-- start --
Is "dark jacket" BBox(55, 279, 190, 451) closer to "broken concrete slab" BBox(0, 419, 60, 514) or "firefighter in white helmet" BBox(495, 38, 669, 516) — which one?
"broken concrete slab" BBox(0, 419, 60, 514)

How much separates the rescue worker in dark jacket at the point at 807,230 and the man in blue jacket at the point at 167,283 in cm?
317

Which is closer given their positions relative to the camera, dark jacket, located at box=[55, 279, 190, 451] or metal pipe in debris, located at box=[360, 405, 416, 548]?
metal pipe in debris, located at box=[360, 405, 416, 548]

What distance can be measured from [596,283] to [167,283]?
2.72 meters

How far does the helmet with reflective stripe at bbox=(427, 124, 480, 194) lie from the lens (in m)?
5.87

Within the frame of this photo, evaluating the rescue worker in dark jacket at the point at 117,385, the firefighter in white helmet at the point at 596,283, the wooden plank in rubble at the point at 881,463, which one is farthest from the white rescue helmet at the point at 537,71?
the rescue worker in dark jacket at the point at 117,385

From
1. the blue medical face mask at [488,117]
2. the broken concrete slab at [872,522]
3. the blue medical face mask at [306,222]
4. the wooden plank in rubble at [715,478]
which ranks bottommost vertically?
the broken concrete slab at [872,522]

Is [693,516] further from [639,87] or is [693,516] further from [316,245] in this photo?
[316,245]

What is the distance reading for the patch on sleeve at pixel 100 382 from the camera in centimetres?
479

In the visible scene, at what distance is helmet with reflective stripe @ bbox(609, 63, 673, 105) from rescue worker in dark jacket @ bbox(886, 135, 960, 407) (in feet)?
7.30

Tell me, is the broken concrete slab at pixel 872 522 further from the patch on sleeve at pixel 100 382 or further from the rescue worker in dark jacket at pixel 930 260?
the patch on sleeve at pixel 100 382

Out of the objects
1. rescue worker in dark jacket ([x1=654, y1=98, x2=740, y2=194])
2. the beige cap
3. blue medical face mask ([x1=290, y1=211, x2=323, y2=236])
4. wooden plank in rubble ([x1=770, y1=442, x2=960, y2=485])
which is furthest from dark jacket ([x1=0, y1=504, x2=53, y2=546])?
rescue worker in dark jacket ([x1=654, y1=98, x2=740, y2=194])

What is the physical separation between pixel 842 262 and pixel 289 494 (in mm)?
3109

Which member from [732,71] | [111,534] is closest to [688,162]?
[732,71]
-- end --
-- start --
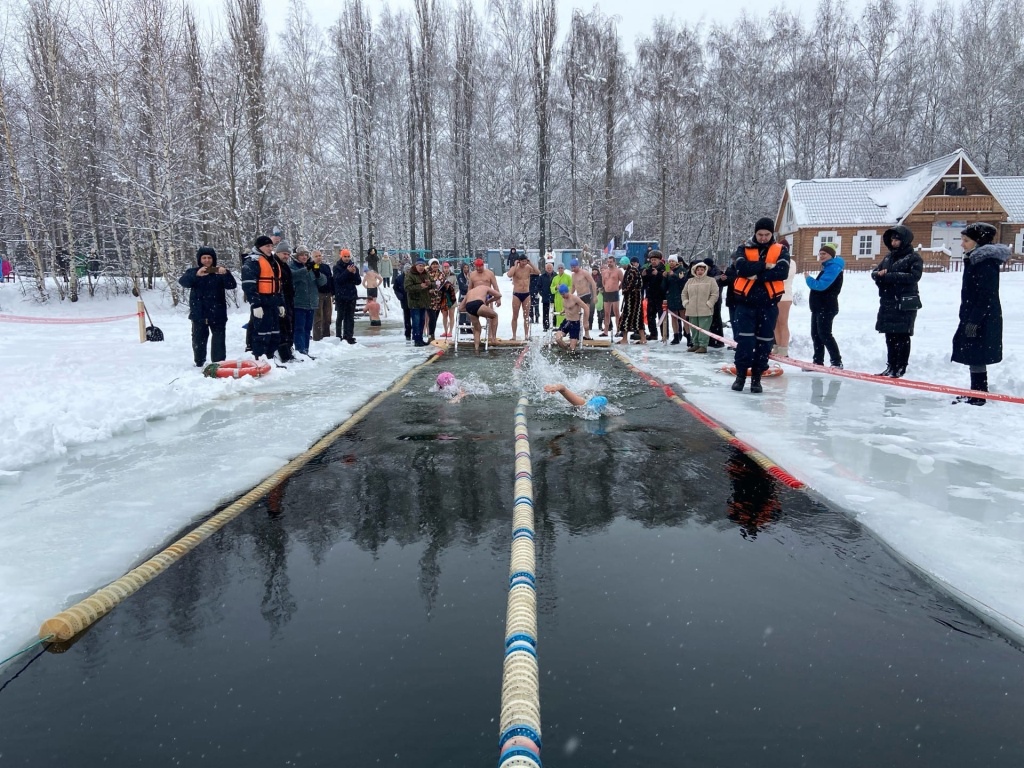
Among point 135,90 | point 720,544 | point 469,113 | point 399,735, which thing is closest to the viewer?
-- end --
- _Description of the task_
Filter the records above and copy out every line that contains the string "white". Case counts.

- _Exercise answer_
Is "dark jacket" BBox(55, 279, 190, 451) closer to "broken concrete slab" BBox(0, 419, 60, 514) or "firefighter in white helmet" BBox(495, 38, 669, 516) — which one?
Within the frame of this photo, evaluating the rescue worker in dark jacket at the point at 117,385, the firefighter in white helmet at the point at 596,283, the wooden plank in rubble at the point at 881,463, which one is farthest from the white rescue helmet at the point at 537,71?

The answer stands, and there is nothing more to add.